*** Extracted information ***

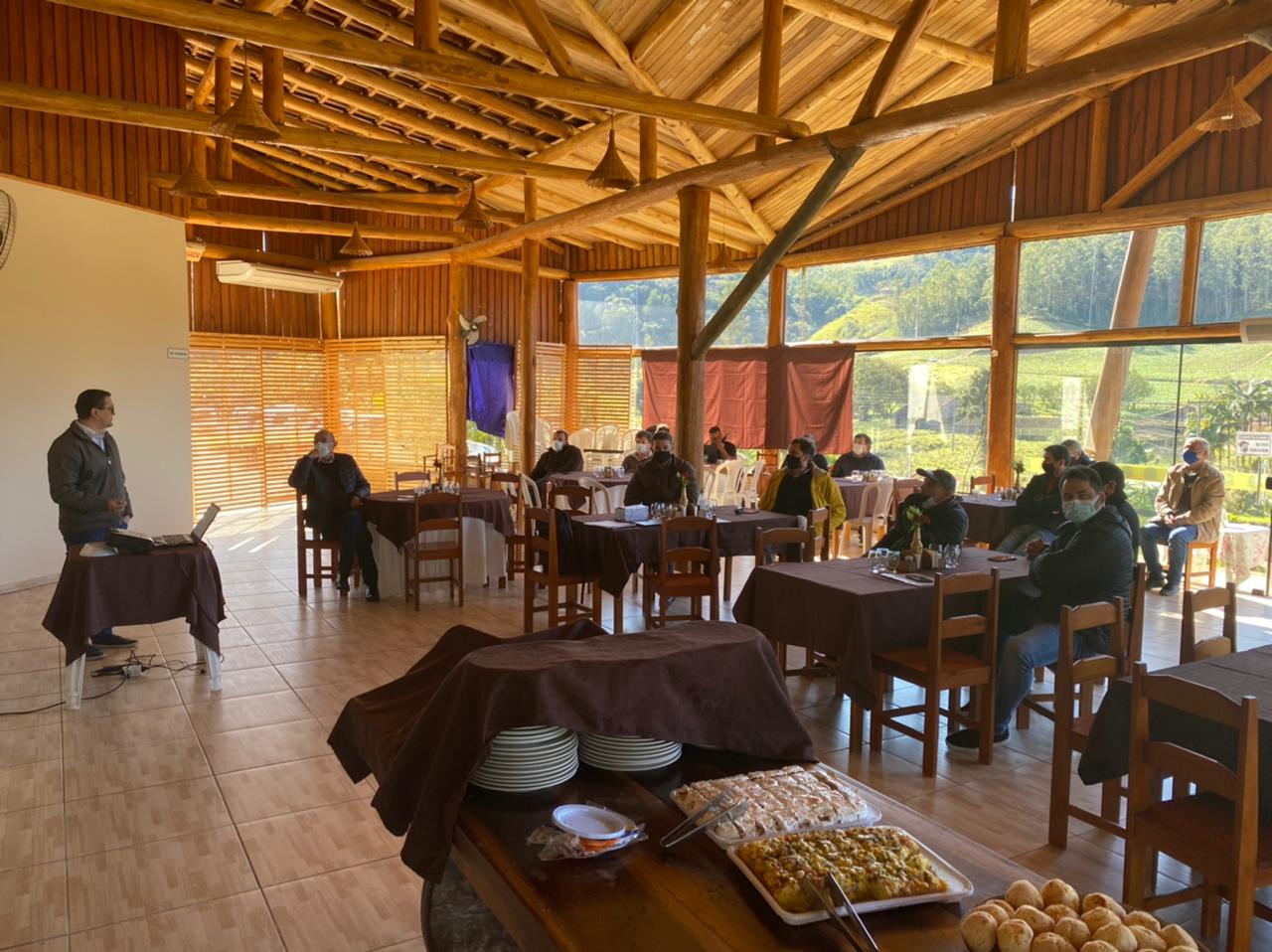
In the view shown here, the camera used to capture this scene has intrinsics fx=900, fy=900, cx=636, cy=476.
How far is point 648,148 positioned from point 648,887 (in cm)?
820

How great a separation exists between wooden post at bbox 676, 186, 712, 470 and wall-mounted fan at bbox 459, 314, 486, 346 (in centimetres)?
608

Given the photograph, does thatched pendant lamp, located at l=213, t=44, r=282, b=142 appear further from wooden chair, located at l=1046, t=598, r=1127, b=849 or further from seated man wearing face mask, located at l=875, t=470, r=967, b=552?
wooden chair, located at l=1046, t=598, r=1127, b=849

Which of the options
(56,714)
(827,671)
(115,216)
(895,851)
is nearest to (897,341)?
(827,671)

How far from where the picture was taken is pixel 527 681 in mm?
2023

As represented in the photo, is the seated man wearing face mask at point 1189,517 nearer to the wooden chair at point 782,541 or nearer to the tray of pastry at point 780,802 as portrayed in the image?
the wooden chair at point 782,541

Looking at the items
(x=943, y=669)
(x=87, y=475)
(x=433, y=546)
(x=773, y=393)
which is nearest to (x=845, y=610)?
(x=943, y=669)

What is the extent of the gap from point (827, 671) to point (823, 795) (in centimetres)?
399

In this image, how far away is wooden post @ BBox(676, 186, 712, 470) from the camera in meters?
8.80

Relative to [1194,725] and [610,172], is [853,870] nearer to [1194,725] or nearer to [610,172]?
[1194,725]

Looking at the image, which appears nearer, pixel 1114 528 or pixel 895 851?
pixel 895 851

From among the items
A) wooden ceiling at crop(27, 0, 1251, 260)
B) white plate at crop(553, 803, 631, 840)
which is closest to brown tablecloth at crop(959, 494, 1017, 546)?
wooden ceiling at crop(27, 0, 1251, 260)

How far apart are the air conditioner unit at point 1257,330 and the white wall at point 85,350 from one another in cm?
1108

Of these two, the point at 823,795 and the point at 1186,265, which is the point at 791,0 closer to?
the point at 1186,265

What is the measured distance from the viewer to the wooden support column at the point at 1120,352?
9.94 meters
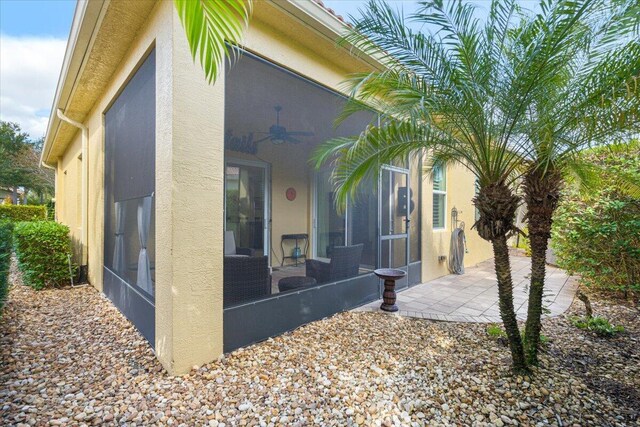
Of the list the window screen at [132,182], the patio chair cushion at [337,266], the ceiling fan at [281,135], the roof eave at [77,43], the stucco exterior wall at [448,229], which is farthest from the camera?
the stucco exterior wall at [448,229]

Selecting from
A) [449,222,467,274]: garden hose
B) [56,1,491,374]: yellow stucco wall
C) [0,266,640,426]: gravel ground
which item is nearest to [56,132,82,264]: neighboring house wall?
[0,266,640,426]: gravel ground

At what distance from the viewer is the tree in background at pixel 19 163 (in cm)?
2180

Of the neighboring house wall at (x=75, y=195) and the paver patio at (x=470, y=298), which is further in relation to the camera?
the neighboring house wall at (x=75, y=195)

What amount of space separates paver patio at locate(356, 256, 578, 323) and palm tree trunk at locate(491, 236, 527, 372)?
0.87 metres

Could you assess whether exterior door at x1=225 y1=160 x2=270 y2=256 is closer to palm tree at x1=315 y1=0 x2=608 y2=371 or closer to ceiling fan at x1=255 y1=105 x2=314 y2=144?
ceiling fan at x1=255 y1=105 x2=314 y2=144

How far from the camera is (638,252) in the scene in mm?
4762

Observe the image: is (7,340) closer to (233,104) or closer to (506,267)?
(233,104)

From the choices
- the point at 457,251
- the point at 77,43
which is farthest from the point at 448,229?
the point at 77,43

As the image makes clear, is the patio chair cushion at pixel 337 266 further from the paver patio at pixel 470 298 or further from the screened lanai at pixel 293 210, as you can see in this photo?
the paver patio at pixel 470 298

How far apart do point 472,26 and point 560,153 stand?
141cm

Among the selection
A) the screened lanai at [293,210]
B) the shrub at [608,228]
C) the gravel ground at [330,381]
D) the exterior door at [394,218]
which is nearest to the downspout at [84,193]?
the gravel ground at [330,381]

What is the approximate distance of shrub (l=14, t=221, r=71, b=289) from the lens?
18.6 ft

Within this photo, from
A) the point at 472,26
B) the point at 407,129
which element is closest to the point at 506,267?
the point at 407,129

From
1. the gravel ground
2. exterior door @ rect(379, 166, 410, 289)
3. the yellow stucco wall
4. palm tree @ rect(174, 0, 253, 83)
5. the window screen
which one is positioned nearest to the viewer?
palm tree @ rect(174, 0, 253, 83)
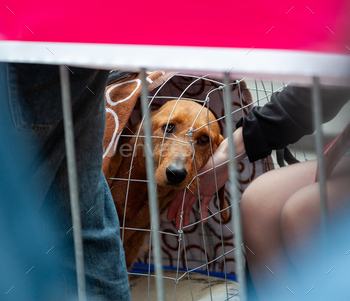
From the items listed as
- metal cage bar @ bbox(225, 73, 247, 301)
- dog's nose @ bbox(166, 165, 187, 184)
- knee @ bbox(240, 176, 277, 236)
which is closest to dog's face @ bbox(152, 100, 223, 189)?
dog's nose @ bbox(166, 165, 187, 184)

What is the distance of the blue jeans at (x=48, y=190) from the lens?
24.3 inches

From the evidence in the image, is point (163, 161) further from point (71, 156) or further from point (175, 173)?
point (71, 156)

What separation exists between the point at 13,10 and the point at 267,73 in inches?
18.4

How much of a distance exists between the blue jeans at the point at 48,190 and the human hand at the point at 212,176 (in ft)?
1.77

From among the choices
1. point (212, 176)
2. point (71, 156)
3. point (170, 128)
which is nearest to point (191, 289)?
point (212, 176)

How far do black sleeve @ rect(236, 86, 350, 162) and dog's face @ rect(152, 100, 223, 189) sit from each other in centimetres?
28

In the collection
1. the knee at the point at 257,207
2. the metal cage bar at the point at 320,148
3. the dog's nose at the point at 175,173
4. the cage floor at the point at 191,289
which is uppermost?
the metal cage bar at the point at 320,148

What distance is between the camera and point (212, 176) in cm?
137

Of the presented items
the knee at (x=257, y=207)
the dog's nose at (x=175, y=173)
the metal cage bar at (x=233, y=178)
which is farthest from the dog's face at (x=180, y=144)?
the metal cage bar at (x=233, y=178)

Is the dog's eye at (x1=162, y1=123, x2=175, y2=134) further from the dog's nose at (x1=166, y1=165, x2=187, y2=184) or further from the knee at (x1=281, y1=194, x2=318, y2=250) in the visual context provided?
the knee at (x1=281, y1=194, x2=318, y2=250)

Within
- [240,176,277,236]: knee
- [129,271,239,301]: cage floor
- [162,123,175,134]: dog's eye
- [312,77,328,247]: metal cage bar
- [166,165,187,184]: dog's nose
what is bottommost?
[129,271,239,301]: cage floor

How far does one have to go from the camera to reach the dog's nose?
4.37 feet

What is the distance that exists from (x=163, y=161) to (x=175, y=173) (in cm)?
8

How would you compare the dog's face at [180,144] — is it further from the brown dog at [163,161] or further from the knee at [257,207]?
the knee at [257,207]
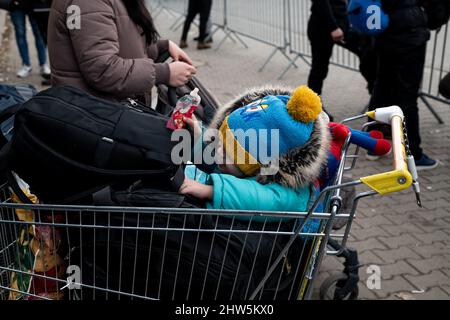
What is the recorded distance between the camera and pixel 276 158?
2166mm

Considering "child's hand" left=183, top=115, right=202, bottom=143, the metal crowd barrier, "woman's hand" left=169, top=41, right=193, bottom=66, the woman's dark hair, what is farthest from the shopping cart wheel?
the metal crowd barrier

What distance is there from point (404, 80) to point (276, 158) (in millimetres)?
2774

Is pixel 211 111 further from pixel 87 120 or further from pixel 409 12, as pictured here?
pixel 409 12

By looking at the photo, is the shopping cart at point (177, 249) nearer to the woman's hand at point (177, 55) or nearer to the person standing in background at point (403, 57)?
the woman's hand at point (177, 55)

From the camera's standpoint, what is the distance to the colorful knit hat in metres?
2.10

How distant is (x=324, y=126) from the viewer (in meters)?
2.21

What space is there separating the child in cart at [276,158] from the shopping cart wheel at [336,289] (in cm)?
79

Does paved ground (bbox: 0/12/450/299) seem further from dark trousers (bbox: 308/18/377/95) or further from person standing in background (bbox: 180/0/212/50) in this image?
person standing in background (bbox: 180/0/212/50)

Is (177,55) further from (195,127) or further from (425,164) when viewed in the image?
(425,164)

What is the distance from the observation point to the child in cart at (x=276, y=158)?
2.12 meters

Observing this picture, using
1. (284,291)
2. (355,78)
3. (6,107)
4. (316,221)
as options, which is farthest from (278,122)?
(355,78)

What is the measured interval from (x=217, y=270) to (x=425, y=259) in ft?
6.33

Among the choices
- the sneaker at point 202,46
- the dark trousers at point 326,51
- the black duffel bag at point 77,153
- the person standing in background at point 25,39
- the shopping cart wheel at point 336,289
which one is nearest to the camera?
the black duffel bag at point 77,153

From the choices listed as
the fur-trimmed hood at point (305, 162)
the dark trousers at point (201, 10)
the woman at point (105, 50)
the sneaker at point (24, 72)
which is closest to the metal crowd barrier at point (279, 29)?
the dark trousers at point (201, 10)
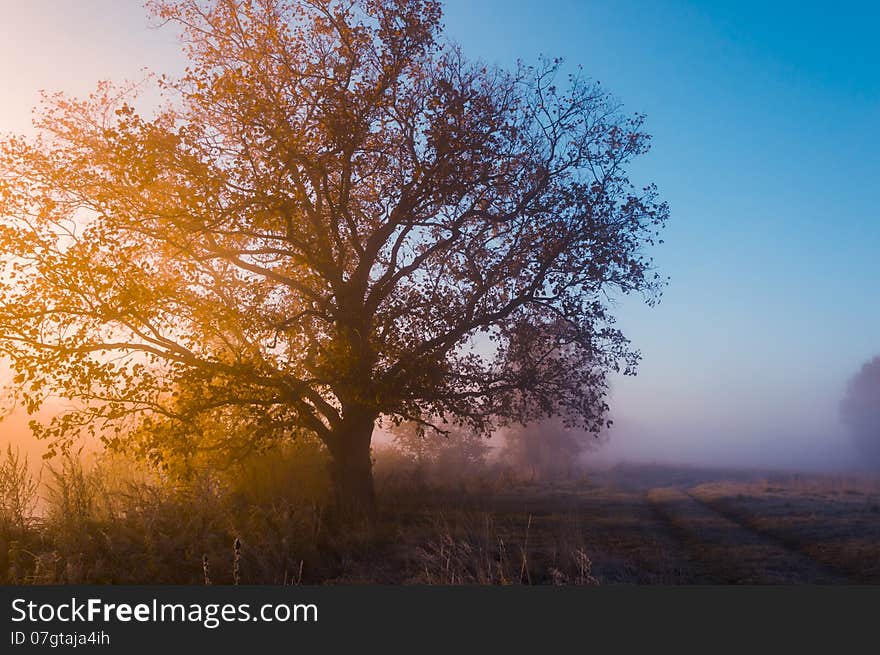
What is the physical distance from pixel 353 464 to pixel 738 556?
1055cm

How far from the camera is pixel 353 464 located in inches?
772

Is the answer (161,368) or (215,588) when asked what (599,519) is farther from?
(215,588)

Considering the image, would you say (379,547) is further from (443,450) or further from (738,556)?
(443,450)

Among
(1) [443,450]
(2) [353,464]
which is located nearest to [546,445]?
(1) [443,450]

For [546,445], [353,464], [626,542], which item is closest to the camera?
[626,542]

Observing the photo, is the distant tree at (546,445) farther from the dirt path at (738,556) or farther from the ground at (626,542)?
the dirt path at (738,556)

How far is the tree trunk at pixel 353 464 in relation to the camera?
1930 cm

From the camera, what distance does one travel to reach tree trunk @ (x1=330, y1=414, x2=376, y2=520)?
19.3 m

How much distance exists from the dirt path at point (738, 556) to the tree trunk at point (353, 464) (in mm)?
8567

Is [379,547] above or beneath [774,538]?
above

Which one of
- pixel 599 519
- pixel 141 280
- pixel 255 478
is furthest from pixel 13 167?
pixel 599 519

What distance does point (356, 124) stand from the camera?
17312mm

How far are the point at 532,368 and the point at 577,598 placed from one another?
1278cm

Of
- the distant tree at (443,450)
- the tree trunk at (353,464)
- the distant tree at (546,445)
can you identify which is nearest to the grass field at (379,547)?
the tree trunk at (353,464)
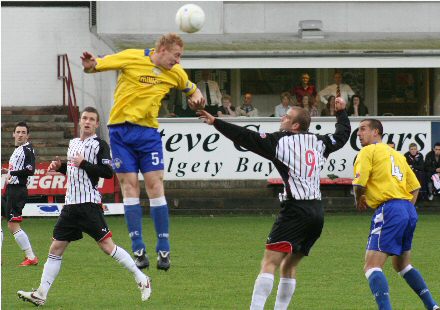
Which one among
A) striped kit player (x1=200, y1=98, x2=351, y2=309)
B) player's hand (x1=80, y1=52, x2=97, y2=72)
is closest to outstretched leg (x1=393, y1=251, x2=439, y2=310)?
striped kit player (x1=200, y1=98, x2=351, y2=309)

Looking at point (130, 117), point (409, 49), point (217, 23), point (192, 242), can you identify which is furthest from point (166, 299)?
point (217, 23)

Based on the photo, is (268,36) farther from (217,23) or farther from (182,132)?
(182,132)

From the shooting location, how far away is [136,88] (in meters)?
11.4

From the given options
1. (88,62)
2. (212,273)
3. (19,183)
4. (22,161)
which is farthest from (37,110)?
(88,62)

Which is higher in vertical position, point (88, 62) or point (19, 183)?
point (88, 62)

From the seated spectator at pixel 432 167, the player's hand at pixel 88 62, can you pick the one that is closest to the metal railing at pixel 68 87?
the seated spectator at pixel 432 167

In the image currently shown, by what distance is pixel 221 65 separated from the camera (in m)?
29.3

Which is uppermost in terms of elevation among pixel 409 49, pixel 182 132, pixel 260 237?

***

Given request: Your task is to copy word for word the lines from the line containing "Observing the photo, is" to the end of the listing, both included, and to drop any pictures.

The answer:
Observing the photo, is the distant tree at (546,445) farther from the dirt path at (738,556) or farther from the ground at (626,542)?
the dirt path at (738,556)

How far is the tree trunk at pixel 353 464 in relation to the camera?
1930 cm

From the camera, what distance does one travel to reach tree trunk @ (x1=330, y1=414, x2=376, y2=520)?
19.3 m

How much distance exists from the dirt path at point (738, 556) to the tree trunk at point (353, 464) (in mm)?
8567

Is [379,547] above or beneath [774,538]?
above

Which one of
- pixel 599 519
- pixel 141 280
- pixel 255 478
is furthest from pixel 13 167?
pixel 599 519

What distance does point (356, 124) stand from the camera?
17312mm

How far are the point at 532,368 and the point at 577,598 placed from one another?
1278cm

Of
- the distant tree at (443,450)
- the tree trunk at (353,464)
- the distant tree at (546,445)
can you identify which is nearest to the grass field at (379,547)?
the tree trunk at (353,464)
Which one among
A) striped kit player (x1=200, y1=98, x2=351, y2=309)
B) player's hand (x1=80, y1=52, x2=97, y2=72)
is closest to outstretched leg (x1=393, y1=251, x2=439, y2=310)?
striped kit player (x1=200, y1=98, x2=351, y2=309)

Looking at point (130, 117), point (409, 49), point (217, 23), point (192, 242), can you identify which is furthest from point (166, 299)?
point (217, 23)

Based on the photo, is (268,36) farther from (217,23) or farther from (182,132)?
(182,132)

From the shooting location, how far away is [136,88] (in meters)?
11.4

From the given options
1. (88,62)
2. (212,273)
3. (19,183)
4. (22,161)
which is farthest from (37,110)?
(88,62)

Which is higher in vertical position, point (88, 62) or point (19, 183)?
point (88, 62)

From the seated spectator at pixel 432 167, the player's hand at pixel 88 62, can you pick the one that is closest to the metal railing at pixel 68 87?
the seated spectator at pixel 432 167

In the image currently shown, by what distance is pixel 221 65 separated from the camera (in m)?
29.3

Which is uppermost in terms of elevation among pixel 409 49, pixel 182 132, pixel 260 237?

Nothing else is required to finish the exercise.